▶ Stored data:

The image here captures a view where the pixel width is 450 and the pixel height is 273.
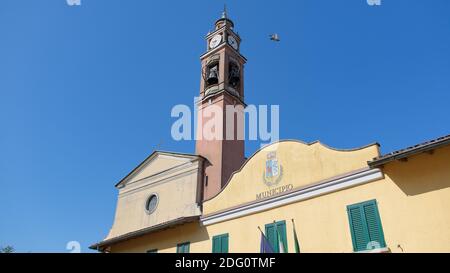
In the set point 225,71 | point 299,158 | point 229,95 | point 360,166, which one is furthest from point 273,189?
point 225,71

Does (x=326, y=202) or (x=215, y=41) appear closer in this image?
(x=326, y=202)

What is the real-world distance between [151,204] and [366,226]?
11.5 meters

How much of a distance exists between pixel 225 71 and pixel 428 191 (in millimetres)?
15645

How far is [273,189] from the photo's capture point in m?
14.8

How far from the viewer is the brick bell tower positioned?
19938 mm

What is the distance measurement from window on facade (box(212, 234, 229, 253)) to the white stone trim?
69cm

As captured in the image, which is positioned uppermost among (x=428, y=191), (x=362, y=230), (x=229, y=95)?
(x=229, y=95)

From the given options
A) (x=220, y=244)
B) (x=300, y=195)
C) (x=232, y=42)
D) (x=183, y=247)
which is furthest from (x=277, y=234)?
(x=232, y=42)

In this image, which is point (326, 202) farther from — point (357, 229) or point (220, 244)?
point (220, 244)

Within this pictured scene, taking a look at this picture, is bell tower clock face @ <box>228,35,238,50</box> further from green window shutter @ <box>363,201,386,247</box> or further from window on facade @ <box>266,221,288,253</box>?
green window shutter @ <box>363,201,386,247</box>

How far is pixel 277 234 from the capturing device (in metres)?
13.8

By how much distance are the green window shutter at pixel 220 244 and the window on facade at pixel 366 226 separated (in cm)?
510

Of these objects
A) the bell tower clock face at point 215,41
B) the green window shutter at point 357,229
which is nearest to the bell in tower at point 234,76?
the bell tower clock face at point 215,41
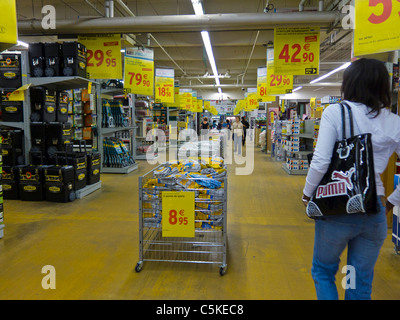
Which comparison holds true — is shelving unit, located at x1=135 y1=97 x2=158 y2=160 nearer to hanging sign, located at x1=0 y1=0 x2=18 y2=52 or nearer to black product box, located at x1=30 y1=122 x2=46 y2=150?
black product box, located at x1=30 y1=122 x2=46 y2=150

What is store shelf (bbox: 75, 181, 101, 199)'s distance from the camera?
596 centimetres

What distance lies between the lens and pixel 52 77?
577 cm

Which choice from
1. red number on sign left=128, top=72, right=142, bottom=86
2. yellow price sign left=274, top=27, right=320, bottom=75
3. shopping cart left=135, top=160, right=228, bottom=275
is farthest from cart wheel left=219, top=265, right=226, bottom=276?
red number on sign left=128, top=72, right=142, bottom=86

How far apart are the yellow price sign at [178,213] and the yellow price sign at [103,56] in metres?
4.80

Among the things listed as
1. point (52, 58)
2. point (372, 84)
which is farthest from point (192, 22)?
point (372, 84)

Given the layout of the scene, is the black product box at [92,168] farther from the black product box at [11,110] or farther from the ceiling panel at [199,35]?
the ceiling panel at [199,35]

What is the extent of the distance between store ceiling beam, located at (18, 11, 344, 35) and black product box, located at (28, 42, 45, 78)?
1483 mm

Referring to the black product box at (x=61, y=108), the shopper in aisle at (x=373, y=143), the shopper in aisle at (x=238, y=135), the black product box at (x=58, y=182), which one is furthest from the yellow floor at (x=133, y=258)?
the shopper in aisle at (x=238, y=135)

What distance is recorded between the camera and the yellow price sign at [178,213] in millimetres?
3014

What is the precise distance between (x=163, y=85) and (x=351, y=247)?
1034 centimetres

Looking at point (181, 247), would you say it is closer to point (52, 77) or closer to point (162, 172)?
point (162, 172)

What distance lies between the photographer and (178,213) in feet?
9.96

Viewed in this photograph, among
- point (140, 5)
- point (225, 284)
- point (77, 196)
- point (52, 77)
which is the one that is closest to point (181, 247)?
point (225, 284)
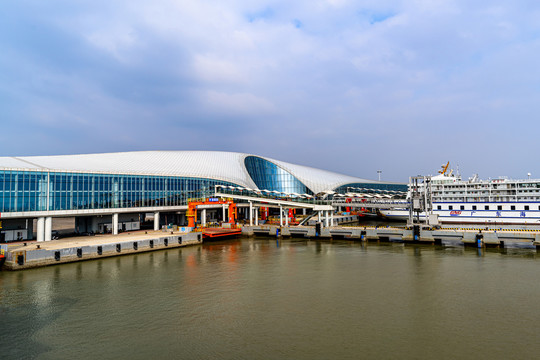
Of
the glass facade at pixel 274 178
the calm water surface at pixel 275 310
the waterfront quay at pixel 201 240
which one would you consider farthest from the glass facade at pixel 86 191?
the glass facade at pixel 274 178

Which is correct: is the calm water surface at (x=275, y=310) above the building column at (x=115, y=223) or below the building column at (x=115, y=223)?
below

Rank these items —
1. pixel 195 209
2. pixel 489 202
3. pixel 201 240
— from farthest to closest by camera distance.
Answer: pixel 489 202, pixel 195 209, pixel 201 240

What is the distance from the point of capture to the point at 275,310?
65.2 ft

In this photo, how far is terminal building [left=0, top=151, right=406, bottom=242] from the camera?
41.0 metres

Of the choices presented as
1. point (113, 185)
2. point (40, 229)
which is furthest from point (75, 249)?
point (113, 185)

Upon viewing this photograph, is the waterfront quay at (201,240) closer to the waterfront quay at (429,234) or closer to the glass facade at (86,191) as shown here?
the waterfront quay at (429,234)

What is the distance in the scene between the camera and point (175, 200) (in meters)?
61.0

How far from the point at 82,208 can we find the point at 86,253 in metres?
13.2

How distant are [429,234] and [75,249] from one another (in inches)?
1845

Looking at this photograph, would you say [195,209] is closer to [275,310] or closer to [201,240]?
[201,240]

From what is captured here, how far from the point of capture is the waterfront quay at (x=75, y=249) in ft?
101

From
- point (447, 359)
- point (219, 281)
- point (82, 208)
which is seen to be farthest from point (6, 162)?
point (447, 359)

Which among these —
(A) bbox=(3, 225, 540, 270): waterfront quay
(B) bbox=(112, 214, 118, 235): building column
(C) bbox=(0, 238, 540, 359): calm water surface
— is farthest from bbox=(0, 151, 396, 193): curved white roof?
(C) bbox=(0, 238, 540, 359): calm water surface

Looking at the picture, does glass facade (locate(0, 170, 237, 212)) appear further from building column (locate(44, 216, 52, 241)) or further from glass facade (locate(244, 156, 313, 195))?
glass facade (locate(244, 156, 313, 195))
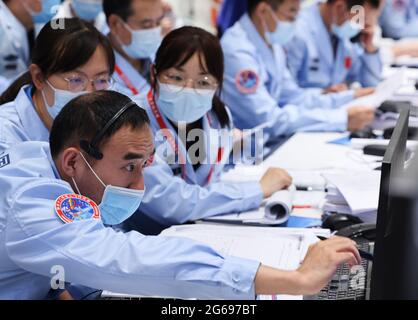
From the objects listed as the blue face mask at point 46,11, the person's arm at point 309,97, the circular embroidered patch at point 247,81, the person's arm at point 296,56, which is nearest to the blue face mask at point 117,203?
the blue face mask at point 46,11

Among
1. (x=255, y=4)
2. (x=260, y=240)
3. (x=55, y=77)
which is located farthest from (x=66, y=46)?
(x=255, y=4)

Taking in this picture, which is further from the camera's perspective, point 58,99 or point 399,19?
point 399,19

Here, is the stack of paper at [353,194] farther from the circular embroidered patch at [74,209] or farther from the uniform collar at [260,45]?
the uniform collar at [260,45]

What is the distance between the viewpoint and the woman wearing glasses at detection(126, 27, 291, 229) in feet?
5.59

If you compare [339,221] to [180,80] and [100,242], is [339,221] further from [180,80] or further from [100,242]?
[100,242]

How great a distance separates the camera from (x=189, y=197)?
68.0 inches

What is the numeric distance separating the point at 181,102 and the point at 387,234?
2.88 feet

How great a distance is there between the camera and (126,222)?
4.91 ft

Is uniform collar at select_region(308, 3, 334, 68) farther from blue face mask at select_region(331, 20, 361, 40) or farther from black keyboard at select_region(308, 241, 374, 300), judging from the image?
black keyboard at select_region(308, 241, 374, 300)

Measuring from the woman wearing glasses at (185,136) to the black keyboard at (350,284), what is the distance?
0.56 meters

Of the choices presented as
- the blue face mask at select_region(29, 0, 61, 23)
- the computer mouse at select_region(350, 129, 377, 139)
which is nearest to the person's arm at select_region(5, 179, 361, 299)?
the blue face mask at select_region(29, 0, 61, 23)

▶ Instructions for the task: Gather every line of the listing above that contains the string "lies", matching its case exactly.

▶ The answer:
What distance lies between the lens and pixel 52 77?
What distance lies between the photographer and (178,213) in feet?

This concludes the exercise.